> **Document segment**
========================================================================

Lo and behold, FERC reversed itself in May, noting that the New York legislature and Governor Cuomo had changed the previously discretionary tax abatement program to “as-of-right.” (Order on Rehearing, Dkt. ER11-2224, May 19, 2011, 135 FERC ¶61,170.)
None of this escaped Stephanie Brand, Director of the New Jersey Division of Rate Counsel. She argued that the issue and the result should have been the same in the PJM MOPR case. In other words, in running the regional capacity market, regulators should honor any state-legislated scheme to drive prices down. (Motion of New Jersey Division of Rate Counsel, Dkts. EL11-20, ER11-2875, filed May 27, 2011.)
As Ms. Brand noted, “We express no opposition to the commission’s treatment of the New York tax abatement program …
“Instead, we urge the commission to apply the same logic to New Jersey’s effort to incentivize new resources.”
‘Not a Rate Case’
FERC’s MOPR order sets out a supposedly objective and quantitative test for determining what makes for an economic supply bid, stating that PJM must set the minimum offer price at the “competitive, cost-based, fixed, nominal levelized, net cost of new entry, were the resource to rely solely only on revenues from PJM-administered markets.”
This rule has drawn flak, however, with opponents claiming that a precise accounting of costs is well-nigh impossible, as many utilities and LSEs often count on intangible benefits when making capacity planning decisions.

========================================================================

Lines of data

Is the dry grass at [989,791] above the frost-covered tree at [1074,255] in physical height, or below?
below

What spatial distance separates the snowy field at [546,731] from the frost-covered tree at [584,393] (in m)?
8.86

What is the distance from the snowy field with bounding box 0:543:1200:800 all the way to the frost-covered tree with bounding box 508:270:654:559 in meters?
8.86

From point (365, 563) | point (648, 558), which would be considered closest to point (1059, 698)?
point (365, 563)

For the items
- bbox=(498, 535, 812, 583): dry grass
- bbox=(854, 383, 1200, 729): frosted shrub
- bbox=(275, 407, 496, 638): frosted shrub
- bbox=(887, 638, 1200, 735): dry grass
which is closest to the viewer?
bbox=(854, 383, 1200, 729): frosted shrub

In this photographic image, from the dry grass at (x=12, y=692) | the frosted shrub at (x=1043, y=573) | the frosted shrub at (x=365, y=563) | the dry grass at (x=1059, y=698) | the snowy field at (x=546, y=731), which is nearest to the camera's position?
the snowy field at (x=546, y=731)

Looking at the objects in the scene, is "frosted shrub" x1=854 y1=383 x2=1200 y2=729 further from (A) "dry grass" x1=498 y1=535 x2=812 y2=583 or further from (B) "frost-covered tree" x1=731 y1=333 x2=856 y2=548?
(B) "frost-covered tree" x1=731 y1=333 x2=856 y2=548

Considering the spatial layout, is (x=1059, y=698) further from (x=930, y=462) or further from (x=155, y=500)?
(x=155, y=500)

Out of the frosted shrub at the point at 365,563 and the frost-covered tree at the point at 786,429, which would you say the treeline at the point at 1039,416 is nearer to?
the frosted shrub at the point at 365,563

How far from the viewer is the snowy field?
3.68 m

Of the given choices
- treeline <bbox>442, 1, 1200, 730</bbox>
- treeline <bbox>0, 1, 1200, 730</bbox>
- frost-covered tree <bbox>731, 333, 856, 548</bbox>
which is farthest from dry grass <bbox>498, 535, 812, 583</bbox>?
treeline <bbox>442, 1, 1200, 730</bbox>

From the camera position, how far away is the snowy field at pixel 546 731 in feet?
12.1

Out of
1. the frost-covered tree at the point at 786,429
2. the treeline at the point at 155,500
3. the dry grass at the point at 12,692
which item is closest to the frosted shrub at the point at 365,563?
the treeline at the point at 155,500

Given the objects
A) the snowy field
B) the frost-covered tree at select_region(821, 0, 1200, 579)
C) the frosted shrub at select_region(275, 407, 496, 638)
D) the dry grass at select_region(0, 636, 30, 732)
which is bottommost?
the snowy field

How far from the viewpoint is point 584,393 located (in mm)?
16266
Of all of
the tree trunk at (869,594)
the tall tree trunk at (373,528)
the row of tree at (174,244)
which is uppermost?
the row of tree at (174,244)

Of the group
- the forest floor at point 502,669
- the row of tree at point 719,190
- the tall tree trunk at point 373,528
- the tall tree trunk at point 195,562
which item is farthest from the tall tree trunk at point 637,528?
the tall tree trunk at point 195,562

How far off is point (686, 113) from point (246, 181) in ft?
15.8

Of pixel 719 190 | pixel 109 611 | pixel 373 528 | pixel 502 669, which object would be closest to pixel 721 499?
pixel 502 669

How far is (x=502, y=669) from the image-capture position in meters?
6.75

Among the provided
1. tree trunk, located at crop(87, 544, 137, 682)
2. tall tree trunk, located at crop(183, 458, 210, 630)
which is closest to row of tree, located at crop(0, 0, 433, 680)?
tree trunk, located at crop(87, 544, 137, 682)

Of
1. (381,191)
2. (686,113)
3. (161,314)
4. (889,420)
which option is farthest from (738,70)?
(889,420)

========================================================================

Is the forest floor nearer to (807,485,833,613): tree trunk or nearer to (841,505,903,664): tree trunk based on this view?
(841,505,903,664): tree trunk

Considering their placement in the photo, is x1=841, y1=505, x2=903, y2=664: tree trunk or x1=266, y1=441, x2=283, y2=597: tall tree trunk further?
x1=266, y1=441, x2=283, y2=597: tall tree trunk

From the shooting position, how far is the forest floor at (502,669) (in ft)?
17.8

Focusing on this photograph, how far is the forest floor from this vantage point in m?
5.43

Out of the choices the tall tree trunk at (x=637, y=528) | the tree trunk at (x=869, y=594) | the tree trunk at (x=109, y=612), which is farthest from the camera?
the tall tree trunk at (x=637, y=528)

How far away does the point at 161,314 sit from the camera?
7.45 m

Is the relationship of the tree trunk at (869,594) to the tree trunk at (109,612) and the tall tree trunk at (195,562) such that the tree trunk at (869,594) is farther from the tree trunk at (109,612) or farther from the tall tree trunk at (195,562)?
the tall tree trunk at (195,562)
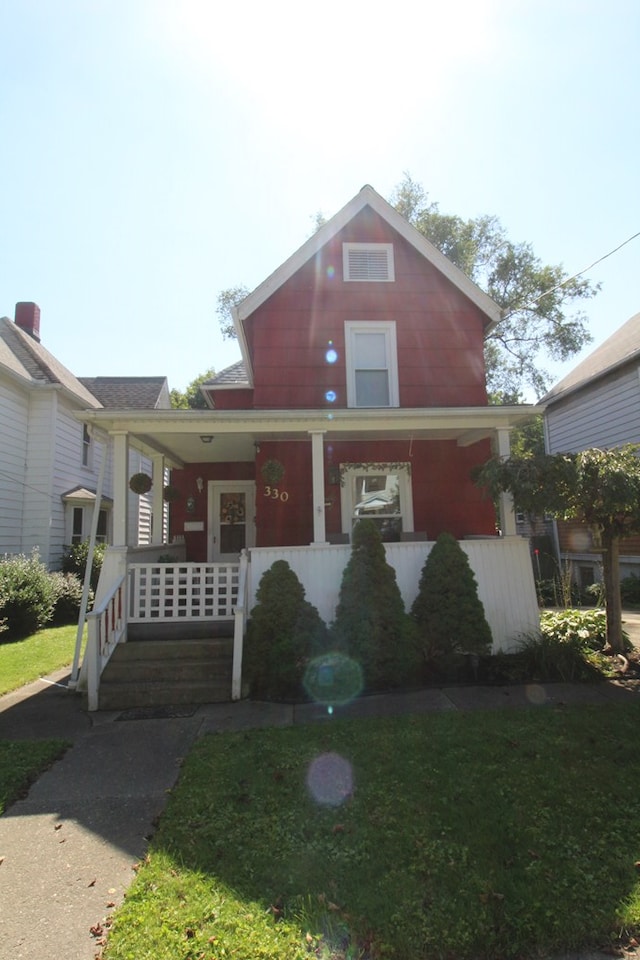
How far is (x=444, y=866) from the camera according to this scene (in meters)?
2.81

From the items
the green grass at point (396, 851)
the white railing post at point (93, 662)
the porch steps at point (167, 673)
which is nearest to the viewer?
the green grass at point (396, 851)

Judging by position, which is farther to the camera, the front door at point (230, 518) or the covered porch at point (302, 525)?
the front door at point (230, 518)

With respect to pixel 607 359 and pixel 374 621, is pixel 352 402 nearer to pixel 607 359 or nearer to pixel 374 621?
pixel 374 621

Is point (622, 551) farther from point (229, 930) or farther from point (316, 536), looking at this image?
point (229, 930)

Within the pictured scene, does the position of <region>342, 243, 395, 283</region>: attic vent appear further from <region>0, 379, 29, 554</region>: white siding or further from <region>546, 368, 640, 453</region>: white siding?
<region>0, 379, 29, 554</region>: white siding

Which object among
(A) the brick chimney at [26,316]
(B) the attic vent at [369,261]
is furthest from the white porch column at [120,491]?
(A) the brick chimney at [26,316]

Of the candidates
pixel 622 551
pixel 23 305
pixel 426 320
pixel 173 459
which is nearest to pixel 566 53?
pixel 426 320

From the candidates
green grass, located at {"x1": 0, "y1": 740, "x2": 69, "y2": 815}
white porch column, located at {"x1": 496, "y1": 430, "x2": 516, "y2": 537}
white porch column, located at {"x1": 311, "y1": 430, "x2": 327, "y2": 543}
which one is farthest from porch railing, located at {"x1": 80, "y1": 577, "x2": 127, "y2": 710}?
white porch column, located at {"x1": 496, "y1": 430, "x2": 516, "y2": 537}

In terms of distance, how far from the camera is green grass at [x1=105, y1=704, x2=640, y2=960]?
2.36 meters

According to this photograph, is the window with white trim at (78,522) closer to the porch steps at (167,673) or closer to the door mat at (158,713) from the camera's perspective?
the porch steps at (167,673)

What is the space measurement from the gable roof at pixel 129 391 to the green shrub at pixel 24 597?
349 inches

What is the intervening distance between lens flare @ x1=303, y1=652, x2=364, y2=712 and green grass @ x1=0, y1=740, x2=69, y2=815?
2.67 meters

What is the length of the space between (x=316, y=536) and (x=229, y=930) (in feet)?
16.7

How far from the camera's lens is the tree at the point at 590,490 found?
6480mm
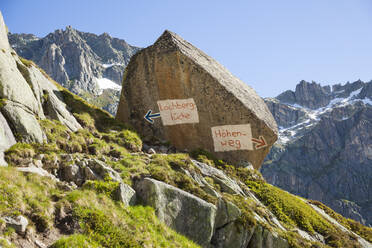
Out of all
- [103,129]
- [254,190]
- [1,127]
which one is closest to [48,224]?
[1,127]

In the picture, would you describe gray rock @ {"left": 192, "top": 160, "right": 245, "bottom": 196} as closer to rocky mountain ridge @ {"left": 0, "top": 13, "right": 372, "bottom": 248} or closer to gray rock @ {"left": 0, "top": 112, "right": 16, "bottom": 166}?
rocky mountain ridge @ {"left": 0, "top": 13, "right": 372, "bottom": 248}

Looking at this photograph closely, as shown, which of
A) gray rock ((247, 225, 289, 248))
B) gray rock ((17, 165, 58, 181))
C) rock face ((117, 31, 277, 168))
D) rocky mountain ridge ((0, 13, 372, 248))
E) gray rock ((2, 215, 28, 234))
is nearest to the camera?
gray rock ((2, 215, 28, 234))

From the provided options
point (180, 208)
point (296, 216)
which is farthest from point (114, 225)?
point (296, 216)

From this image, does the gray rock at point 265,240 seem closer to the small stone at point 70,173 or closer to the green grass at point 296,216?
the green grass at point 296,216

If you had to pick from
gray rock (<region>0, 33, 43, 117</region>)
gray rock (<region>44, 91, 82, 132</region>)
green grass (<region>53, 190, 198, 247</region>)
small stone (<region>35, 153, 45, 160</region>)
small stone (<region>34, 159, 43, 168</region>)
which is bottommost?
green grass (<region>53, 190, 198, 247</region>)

========================================================================

> **Instructions**
A) Transcribe the stretch of the FERC capacity-market passage above from "None of this" through "May 27, 2011.)".
B) Continue the passage above on FERC's minimum offer price rule from the point where it stops.

> **Results by task**
A)
None of this escaped Stephanie Brand, Director of the New Jersey Division of Rate Counsel. She argued that the issue and the result should have been the same in the PJM MOPR case. In other words, in running the regional capacity market, regulators should honor any state-legislated scheme to drive prices down. (Motion of New Jersey Division of Rate Counsel, Dkts. EL11-20, ER11-2875, filed May 27, 2011.)

B)
In seeking rehearing, NRECA’s David Mohre (executive cirector, energy and power) and Paul McCurley (manager, power supply) cited a host of intangible benefits not captured in by FERC’s MOPR test:
A utility plant owner, they say, might earn excess revenues from selling excess capacity in bilateral deals during those years when excess might have been available before the LSE “grew into the resource.”
They reject the idea that revenues should be deemed inherently uneconomic or anti-market unless derived directly from PJM markets.
According to attorney Randall Speck (Kaye Scholer), representing the Maryland Commission, examples of legitimate cash flows divorced from PJM markets might include investment tax credits, preferential zoning, or taxpayer funding. Speck also highlighted how a state-sponsored resource plan must anticipate climate change and future EPA regulations that could alter the value proposition of resource choices:
Rather than stay silent, PJM has expressed a fair degree of sympathy with the concerns voiced by traditional regulated utilities.
First, in asking for clarification of the MOPR rule, PJM urged FERC to consider a new stakeholder process to seek common ground to allay concerns of utility LSEs—especially the problem of self-supply failing to clear the auction, and whether FERC might develop an optional, less administratively burdensome form of MOPR exception, focused not on inflexible cost benchmarking, but on whether a new gen project relies on improper subsidies, discriminatory payments, or some other form of revenue support that suggests a real intent to suppress prices.
This last idea evoked a similar gen industry proposal from P3 known as the “No Subsidy Off-Ramp,” which FERC summarily rejected in its April 12 order.
But in mid-May PJM went even further, submitting a draft RPM tariff to comply with FERC’s MOPR order that seemed to tilt so far in favor of traditional utilities as to conflict outright with FERC directives.
In setting guidelines for screening below-cost offers by utility self-suppliers, PJM outlined all the different types of supporting documentation it would need to evaluate whether a sell offer should qualify as competitive, but said that wouldn’t amount to conducting a “rate case,” or divining a just and reasonable rate.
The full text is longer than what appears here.